In general, T4 and T3 regulate basal metabolic rate, growth and development, and sensitivity to catecholamines with effects on many organ systems.
Most common endocrine malignancy in US
thyroid cancer
What are psammoma bodies
Microscopic finding of round, laminar collections of calcified tissue. Seen in papillary thyroid cancer but also found in a number of malignant and benign lesions.
Lab tests to work up a thyroid nodule
TSH. If abnormal, f/u w/ T4 and T3
Imaging studies for a thyroid nodule
Bedside neck ultrasound
Which thyroid nodules should undergo FNA?
Thyroid nodules >1 cm in size, nodules w/ u/s suggestive of malignancy (e.g., internal microcalcifications), or those w/ hx of growth. Suspicious cervical lymph nodes should also undergo FNA during the same encounter.

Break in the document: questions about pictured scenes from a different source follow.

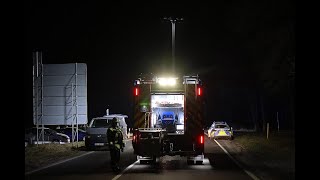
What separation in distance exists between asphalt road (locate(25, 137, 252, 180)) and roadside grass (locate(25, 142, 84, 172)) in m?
0.89

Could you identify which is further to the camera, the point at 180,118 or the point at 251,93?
the point at 251,93

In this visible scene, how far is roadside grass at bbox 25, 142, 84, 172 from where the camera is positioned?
65.6 feet

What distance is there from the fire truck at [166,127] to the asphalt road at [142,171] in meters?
0.50

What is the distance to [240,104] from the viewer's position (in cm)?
9262

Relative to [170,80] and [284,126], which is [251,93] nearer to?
[284,126]

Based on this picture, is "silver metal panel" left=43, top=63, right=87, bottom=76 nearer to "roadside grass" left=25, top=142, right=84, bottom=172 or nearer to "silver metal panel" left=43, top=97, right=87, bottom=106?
"silver metal panel" left=43, top=97, right=87, bottom=106

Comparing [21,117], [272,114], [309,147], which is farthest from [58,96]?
[272,114]

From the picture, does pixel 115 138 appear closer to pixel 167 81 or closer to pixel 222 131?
pixel 167 81

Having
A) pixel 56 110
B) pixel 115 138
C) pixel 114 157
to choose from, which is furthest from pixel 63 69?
pixel 114 157

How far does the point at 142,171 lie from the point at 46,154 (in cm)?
834

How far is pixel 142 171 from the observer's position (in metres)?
17.1

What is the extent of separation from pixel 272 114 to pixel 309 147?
2933 inches

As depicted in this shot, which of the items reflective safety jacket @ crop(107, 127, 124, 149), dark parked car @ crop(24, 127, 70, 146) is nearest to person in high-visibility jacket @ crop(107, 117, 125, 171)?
reflective safety jacket @ crop(107, 127, 124, 149)

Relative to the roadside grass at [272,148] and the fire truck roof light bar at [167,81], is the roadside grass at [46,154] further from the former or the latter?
the roadside grass at [272,148]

Surgical tx of a suspected thyroid follicular neoplasm
Thyroid lobectomy. Take the whole lobe. If that confirms follicular carcinoma, return to OR to take whole thyroid.
Two elements of postoperative management for thyroid cancer
Radioactive Iodine Ablation, and Suppressive Thyroxine Therapy
Major structures that can be damaged during thyroidectomy
Recurrent laryngeal nerve, and parathyroid glands
After a thyroidectomy, the Patient Develops Stridor in the Recovery Room: The Neck Wound Appears to Be Tense. What Is the Next Step?
Probably an expanding hematoma. Decompress it by cutting the sutures and opening the wound.